* ページ
▼

第二日目(平成17年9月30日・金曜日)

 5時のモーニング・コールで奇跡的に起きる。ローカルタイムだと3時起床というビックリ時間だ。はいつくばるように洗面し、よろよろと朝飯レストランに向かうと、すでに中国人観光客がレストランを占拠していた。……レストランが小さすぎないか?まごまごしていると、壁を隔てた隣のスペースもレストランということで、そちらに案内された。気分的にはもうなんでもいい。どうせ朝イチで国内線だから機内食があるだろうと期待し、もそもそとおかゆをすする。

 成田で買ってきたおいしいウィスキーを割られるというアクシデントを乗り越え(号泣)、6:30にホテルを出て空港へ。さすがに早朝だからか道路もガラガラで、ホテルから20分ほどで昨日もお世話になったウルムチ空港に着く。空港内は朝もはよからかなりの混雑である。新疆の区都だから飛行機の便数そのものが多いし、朝はやはりラッシュアワーなのである。それにしても中国の国内線はセキュリティ・チェックがうるさい。ポケットに入れていたモノは全部ひっくりかえされるし、テロ対策でミネラルウォーターなどの水分も開封済みのものは基本的にダメという。なんかの事件でペットボトルが使われたからだそうだが、「危険」と判断したら「一切ダメ」にしてしまう、この強引さがたまらない。

▲

* 提供レコード
▼

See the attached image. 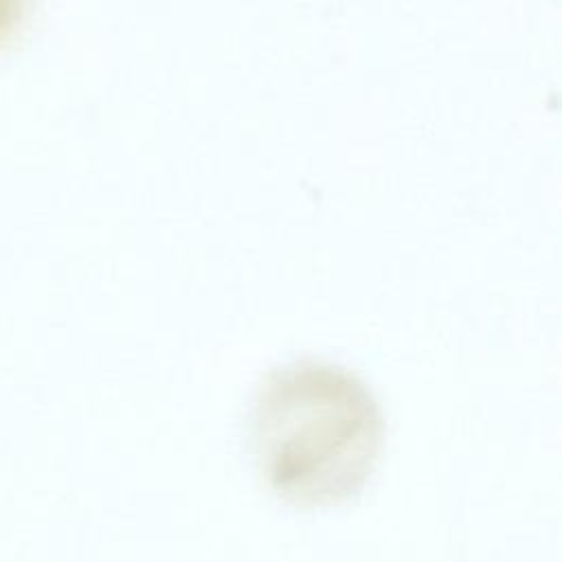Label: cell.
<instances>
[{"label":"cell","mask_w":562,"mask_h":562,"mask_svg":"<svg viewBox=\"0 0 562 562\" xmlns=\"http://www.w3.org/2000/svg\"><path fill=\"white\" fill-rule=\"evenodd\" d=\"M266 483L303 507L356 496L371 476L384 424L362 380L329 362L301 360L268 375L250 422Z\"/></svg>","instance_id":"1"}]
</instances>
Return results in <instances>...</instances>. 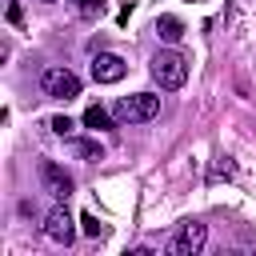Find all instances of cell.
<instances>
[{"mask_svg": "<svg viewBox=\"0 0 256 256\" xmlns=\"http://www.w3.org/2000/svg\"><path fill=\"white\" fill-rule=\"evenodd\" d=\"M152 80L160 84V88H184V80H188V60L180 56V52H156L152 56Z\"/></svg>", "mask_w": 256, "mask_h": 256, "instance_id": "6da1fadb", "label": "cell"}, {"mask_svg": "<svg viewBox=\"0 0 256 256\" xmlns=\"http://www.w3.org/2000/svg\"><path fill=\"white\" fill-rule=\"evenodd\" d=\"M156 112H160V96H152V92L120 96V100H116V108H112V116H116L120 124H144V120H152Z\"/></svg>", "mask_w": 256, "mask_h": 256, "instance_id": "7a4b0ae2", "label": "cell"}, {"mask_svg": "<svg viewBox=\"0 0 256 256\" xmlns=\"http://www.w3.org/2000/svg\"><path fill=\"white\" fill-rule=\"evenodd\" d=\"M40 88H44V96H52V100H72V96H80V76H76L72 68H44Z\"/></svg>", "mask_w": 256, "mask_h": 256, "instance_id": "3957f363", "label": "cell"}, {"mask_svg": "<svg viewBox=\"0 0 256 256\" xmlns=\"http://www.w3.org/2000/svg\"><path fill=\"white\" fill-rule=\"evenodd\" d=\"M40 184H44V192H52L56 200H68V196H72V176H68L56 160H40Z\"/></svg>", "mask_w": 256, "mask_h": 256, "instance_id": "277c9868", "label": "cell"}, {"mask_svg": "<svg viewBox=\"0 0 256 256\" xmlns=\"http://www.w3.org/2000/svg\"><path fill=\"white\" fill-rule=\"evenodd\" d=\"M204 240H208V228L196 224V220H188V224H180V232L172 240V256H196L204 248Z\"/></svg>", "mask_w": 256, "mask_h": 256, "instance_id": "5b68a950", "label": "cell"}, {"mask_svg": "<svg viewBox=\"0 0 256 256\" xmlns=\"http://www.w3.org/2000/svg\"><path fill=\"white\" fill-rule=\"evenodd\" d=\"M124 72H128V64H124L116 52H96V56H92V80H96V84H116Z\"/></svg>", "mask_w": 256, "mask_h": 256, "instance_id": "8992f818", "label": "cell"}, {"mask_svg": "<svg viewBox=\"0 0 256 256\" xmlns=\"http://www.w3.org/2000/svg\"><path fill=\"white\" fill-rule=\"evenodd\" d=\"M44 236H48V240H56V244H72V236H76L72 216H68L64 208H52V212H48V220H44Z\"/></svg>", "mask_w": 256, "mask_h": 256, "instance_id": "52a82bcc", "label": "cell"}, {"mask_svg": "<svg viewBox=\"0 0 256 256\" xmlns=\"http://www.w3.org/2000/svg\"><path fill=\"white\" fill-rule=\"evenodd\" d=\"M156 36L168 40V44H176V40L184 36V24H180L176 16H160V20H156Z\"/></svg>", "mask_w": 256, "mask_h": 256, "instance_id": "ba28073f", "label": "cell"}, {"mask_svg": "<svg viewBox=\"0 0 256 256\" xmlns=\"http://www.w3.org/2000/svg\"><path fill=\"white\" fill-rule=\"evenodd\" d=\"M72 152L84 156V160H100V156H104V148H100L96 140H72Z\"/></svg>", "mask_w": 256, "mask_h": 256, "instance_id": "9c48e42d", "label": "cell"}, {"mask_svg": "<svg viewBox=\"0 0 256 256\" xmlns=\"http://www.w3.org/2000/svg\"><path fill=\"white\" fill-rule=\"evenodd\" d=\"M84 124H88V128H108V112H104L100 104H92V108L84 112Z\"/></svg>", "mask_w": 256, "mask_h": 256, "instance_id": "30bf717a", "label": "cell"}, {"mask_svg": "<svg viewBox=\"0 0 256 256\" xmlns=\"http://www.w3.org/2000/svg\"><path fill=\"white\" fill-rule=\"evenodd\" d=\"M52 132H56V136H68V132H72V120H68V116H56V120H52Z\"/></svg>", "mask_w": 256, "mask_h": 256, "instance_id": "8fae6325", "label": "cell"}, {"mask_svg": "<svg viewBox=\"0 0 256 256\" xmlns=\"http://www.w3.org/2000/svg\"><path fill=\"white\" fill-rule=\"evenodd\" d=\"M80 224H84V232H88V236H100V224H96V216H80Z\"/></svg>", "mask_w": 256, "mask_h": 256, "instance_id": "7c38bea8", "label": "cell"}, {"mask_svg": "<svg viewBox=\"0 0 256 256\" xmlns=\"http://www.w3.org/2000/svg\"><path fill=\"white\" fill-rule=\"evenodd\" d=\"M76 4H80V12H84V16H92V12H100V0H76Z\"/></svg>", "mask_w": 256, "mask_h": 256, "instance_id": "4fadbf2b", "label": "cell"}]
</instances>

▲

* 依頼内容
旅行記の「第二日目(平成17年9月30日・金曜日)」で始まり「う、この強引さがたまらない。」まで続く部分を、「ウィスキー」を「ブランデー」に更新して書き直してください。

* 完成回答
第二日目(平成17年9月30日・金曜日)

 5時のモーニング・コールで奇跡的に起きる。ローカルタイムだと3時起床というビックリ時間だ。はいつくばるように洗面し、よろよろと朝飯レストランに向かうと、すでに中国人観光客がレストランを占拠していた。……レストランが小さすぎないか?まごまごしていると、壁を隔てた隣のスペースもレストランということで、そちらに案内された。気分的にはもうなんでもいい。どうせ朝イチで国内線だから機内食があるだろうと期待し、もそもそとおかゆをすする。

 成田で買ってきたおいしいブランデーを割られるというアクシデントを乗り越え(号泣)、6:30にホテルを出て空港へ。さすがに早朝だからか道路もガラガラで、ホテルから20分ほどで昨日もお世話になったウルムチ空港に着く。空港内は朝もはよからかなりの混雑である。新疆の区都だから飛行機の便数そのものが多いし、朝はやはりラッシュアワーなのである。それにしても中国の国内線はセキュリティ・チェックがうるさい。ポケットに入れていたモノは全部ひっくりかえされるし、テロ対策でミネラルウォーターなどの水分も開封済みのものは基本的にダメという。なんかの事件でペットボトルが使われたからだそうだが、「危険」と判断したら「一切ダメ」にしてしまう、この強引さがたまらない。